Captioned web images

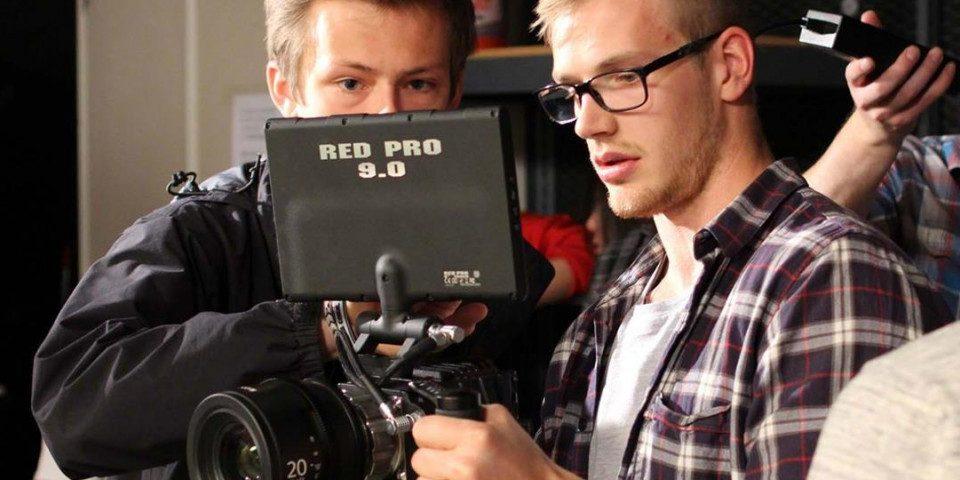Belajar Film dan Teater di Santa Fe University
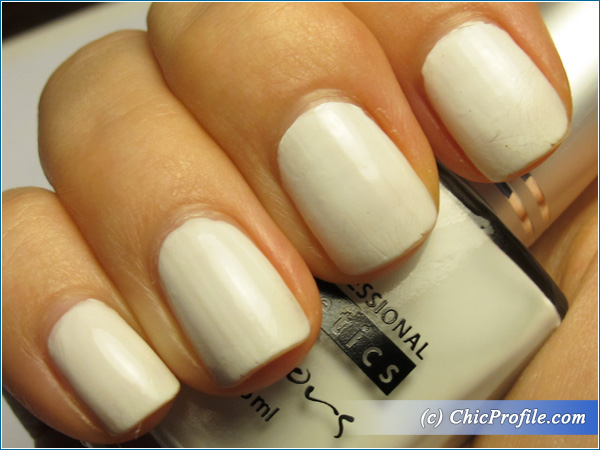 Kinetics-Just-Married-Nail-Polish-Swatch-4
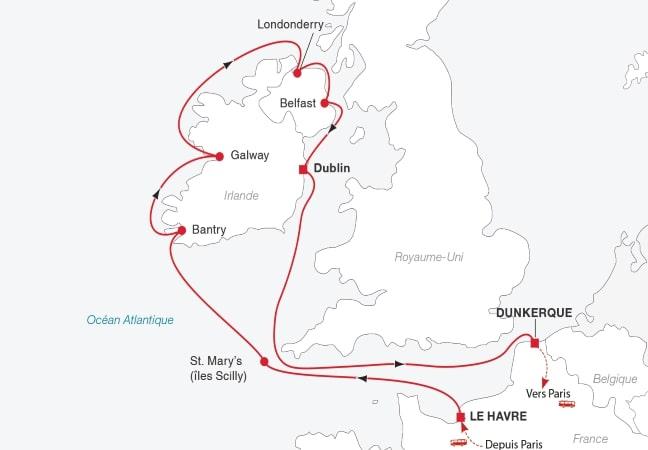 Croisière toute l'Irlande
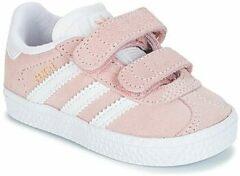 Adidas Originals Gazelle CF I sneakers zachtroze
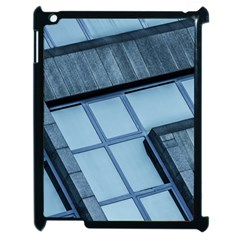 Abstract View Of Modern Buildings Apple iPad 2 Case (Black)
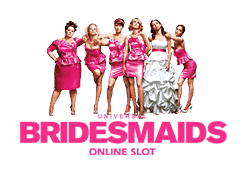 Play Bridesmaids Bitcoin Slot free slot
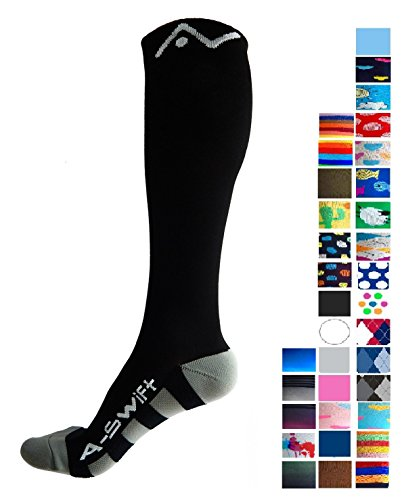 A-Swift Compression Socks for Women and Men - Black, Large (Ted Hose)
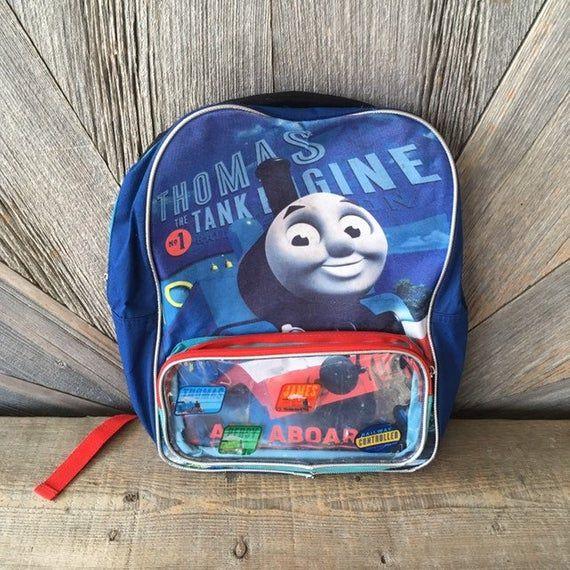 90s Kids Backpack School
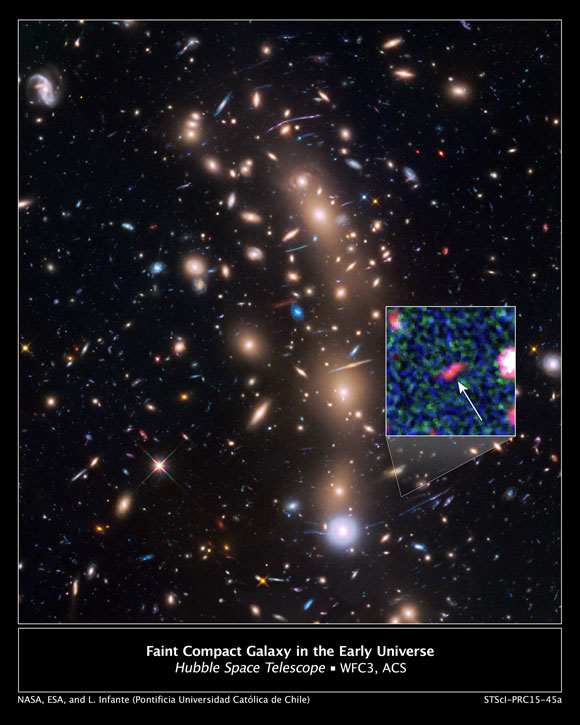 Hubble Reveals Faint Compact Galaxy in the Early Universe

• What the exercise asks
Your reply should hold only the lines from the one that contains "Abstract View Of" through the last line of the records above, exact and complete, and no pictures.

• Result below
 Abstract View Of Modern Buildings Apple iPad 2 Case (Black)
 Play Bridesmaids Bitcoin Slot free slot
 A-Swift Compression Socks for Women and Men - Black, Large (Ted Hose)
 90s Kids Backpack School
 Hubble Reveals Faint Compact Galaxy in the Early Universe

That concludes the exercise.